— What is required —
Reproduce the text of the material below word for word, leaving out the pictures.
+---+
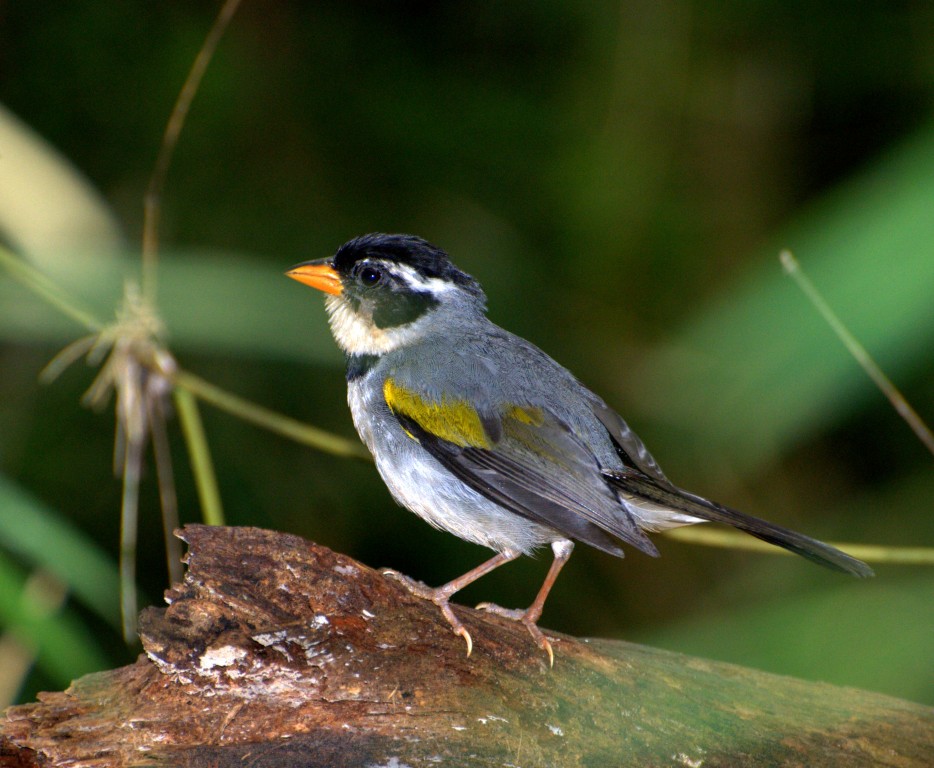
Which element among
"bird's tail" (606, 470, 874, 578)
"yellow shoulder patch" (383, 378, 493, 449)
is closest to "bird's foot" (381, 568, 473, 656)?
"yellow shoulder patch" (383, 378, 493, 449)

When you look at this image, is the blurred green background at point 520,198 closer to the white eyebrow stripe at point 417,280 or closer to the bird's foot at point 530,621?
the white eyebrow stripe at point 417,280

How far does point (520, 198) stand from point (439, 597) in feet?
14.8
+---+
— Task result —
Which element among
"bird's tail" (606, 470, 874, 578)
"yellow shoulder patch" (383, 378, 493, 449)
is closest to "bird's foot" (381, 568, 473, 656)?
"yellow shoulder patch" (383, 378, 493, 449)

When you look at this image, is the blurred green background at point 520,198 closer to the white eyebrow stripe at point 417,280 or closer to the bird's foot at point 530,621?
the white eyebrow stripe at point 417,280

How far does point (520, 198) stand from point (439, 597) in feet?
14.8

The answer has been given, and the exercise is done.